Sen. Rick Scott says he ‘wouldn’t have supported’ Texas GOP platform on homosexuality

The Florida senator, who is also chair of the Republican Senate elections committee, told reporters that the Texas party had staked out a position that was “not inclusive.”

Sen. Rick Scott, R-Fla., arrives to speak at the Faith and Freedom Coalition’s “Road to Majority” event, Friday, June 17, 2022, in Nashville, Tenn.Mark Humphrey/AP

WASHINGTON (AP) — Florida Sen. Rick Scott, chair of the GOP’s Senate elections committee, on Wednesday criticized the Texas Republican Party’s new platform for not being “inclusive” when it described homosexuality as “an abnormal lifestyle choice.”

Scott spoke to reporters at a breakfast just days after GOP delegates in the country’s largest red state approved the new platform, which also falsely labels President Joe Biden an “acting” commander-in-chief and says that Texas “retains the right to secede from the United States.”

“My experience is, you know, the Republican Party is inclusive. And so I don’t — I wouldn’t have supported that, what they did," Scott said when pressed on the homophobic language, which he said was not inclusive. He also reiterated that he accepts Biden's election.

The platform, which falsely claims that Biden "was not legitimately elected,” underscores how far Texas Republicans have moved to the right and how deeply former President Donald Trump's lies about the 2020 election have become ingrained in the party.

No evidence has emerged to support Trump's claims of a stolen election, which top government officials, judges and even senior members of the former president's own campaign staff have rejected. Indeed, an Associated Press review of every potential case of voter fraud in six battleground states disputed by Trump found fewer than 475 instances total — a number that would have made no difference to the outcome.

Scott, who leads the National Republican Senatorial Committee, has been reluctant to criticize fellow Republicans as he works to flip the Senate this November. Scott said be believes the party can win 54 seats and retake control of the chamber amid soaring inflation and Biden's low approval ratings.

On Wednesday, he again dismissed growing concerns over the electability of two Republican Senate candidates: Herschel Walker, the party’s nominee in Georgia, and former Missouri Gov. Eric Greitens, who is seeking the Republican nomination in a highly competitive Aug. 2 primary to replace GOP Sen. Roy Blunt.
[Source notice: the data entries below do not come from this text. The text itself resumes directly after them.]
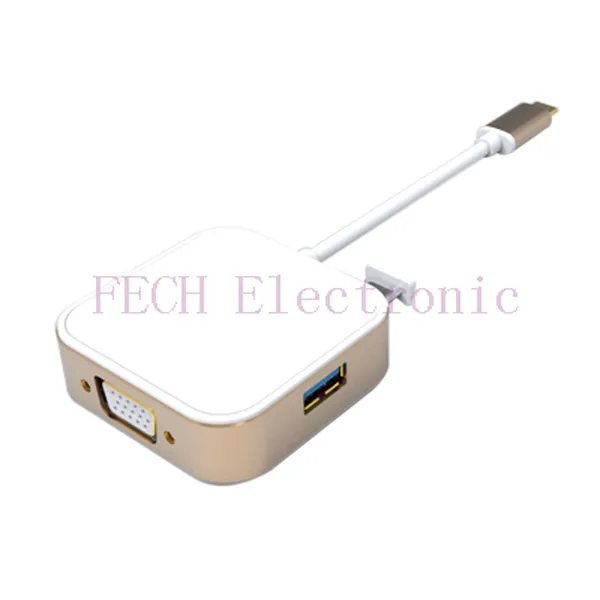 USB TYPE C TO VGA+USB3.0*2+TYPE C - FECH USB C - VGA+C
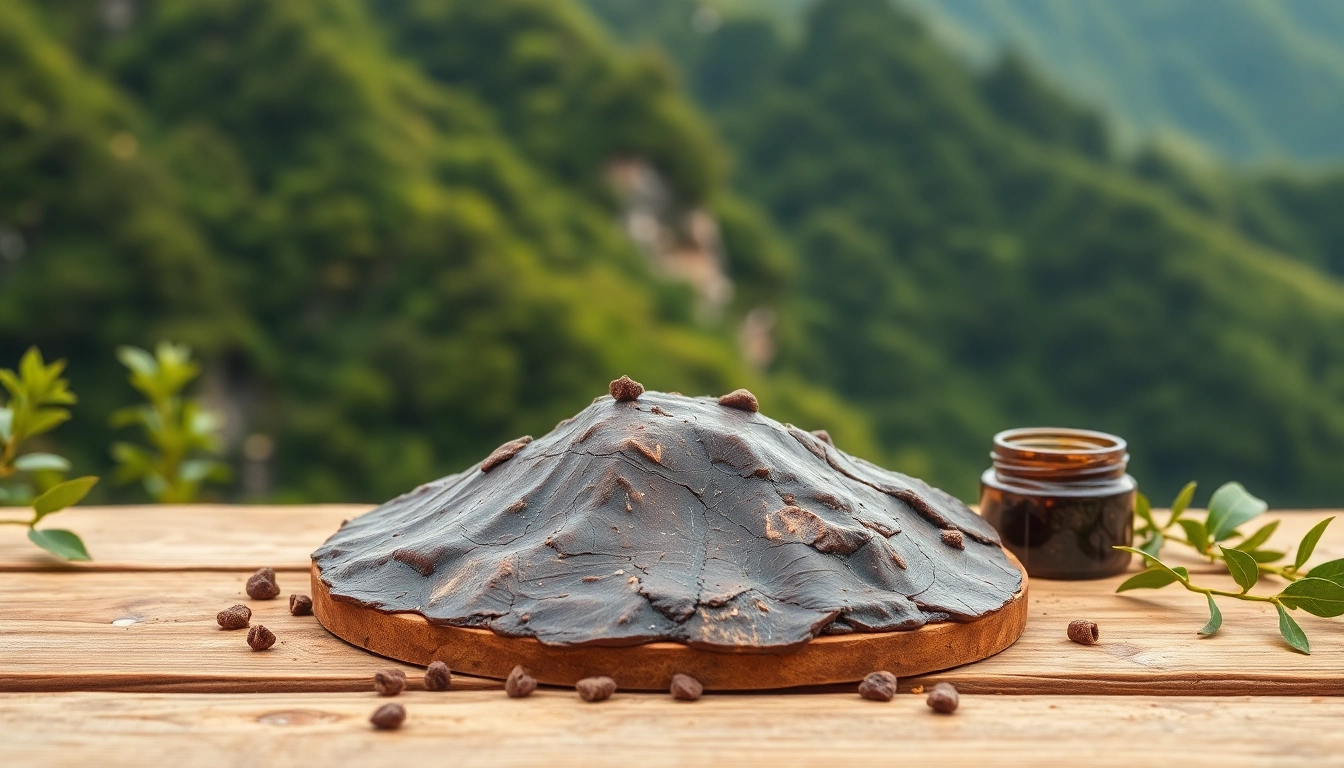 Buy Shilajit Australia with premium quality shown on wooden table amidst lush greenery.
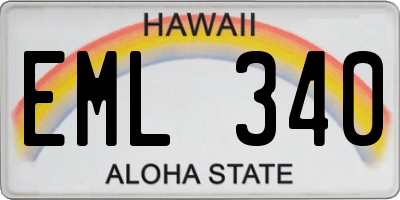 HI license plate EML340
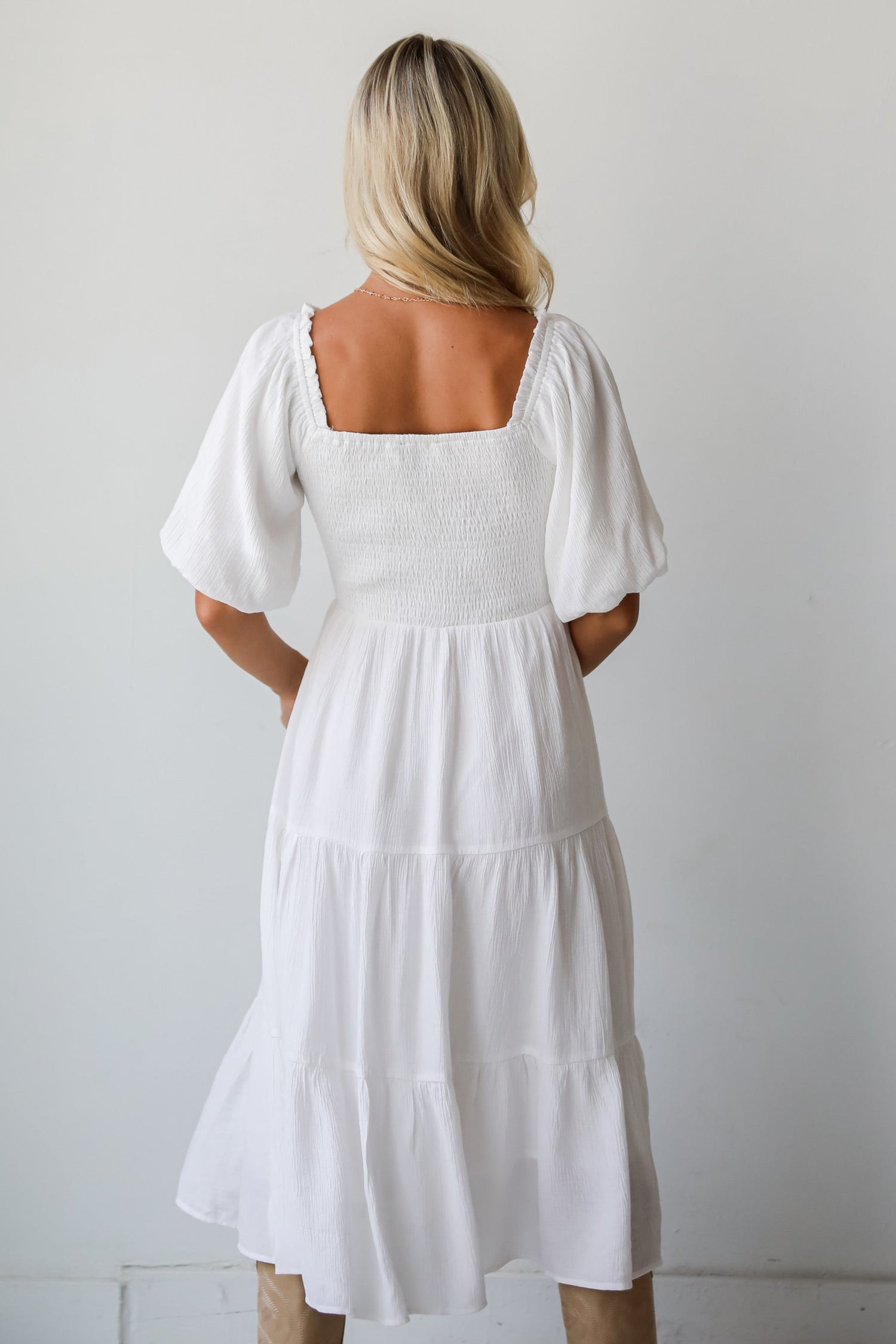 Bubbly Beauty White Tiered Midi Dress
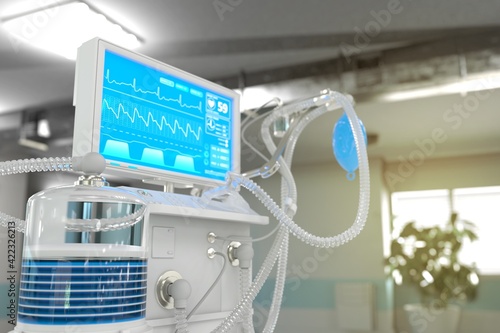 Medical 3D illustration, ICU artificial lung ventilator with fictive design in therapy clinic with bokeh - heal 2019-ncov concept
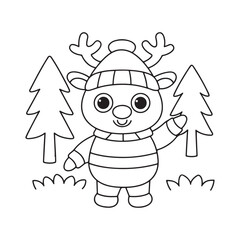 Cute cartoon reindeer wearing a winter hat and scarf line art for Christmas holiday animal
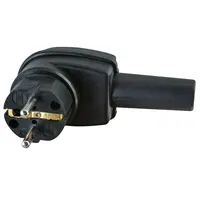 Kopp zware haakse randaarde stekker met invoertule rubber zwart IP44 (178216009)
Greitens, who resigned in disgrace in 2018, recently released a campaign video that shows him brandishing a shotgun and declaring that he’s hunting RINOs — a pejorative term meaning “Republicans In Name Only." Walker, meanwhile, has been grappling with revelations that he dramatically inflated his business record and has several children that he had not previously publicly acknowledged.

Scott, who has declined to take sides in party primaries, said it was up to voters to pick their nominees, but predicted Walker would win in November against Democratic incumbent Raphael Warnock.

As for Greitens, Scott said he hadn't seen the campaign video, but said: “I don’t believe that we ought to ever be promoting any violence.”

Still, he was bullish on the eventual nominee's chances.

“I think Missouri will make a good choice. And I think whoever they choose is going to be the Republican senator from Missouri," he said. “There’s no reason to believe we won’t win Missouri whoever our nominee is there. We’ve got good people running. But we’ll see what happens.”

As for the Texas platform, he said, “Every state party has a right to make any decision they want."

“I don’t tell people what they ought to run on,” he added. "We show people where the public is. But every state’s got different issues. And they ought to run on the issues that are important to them.”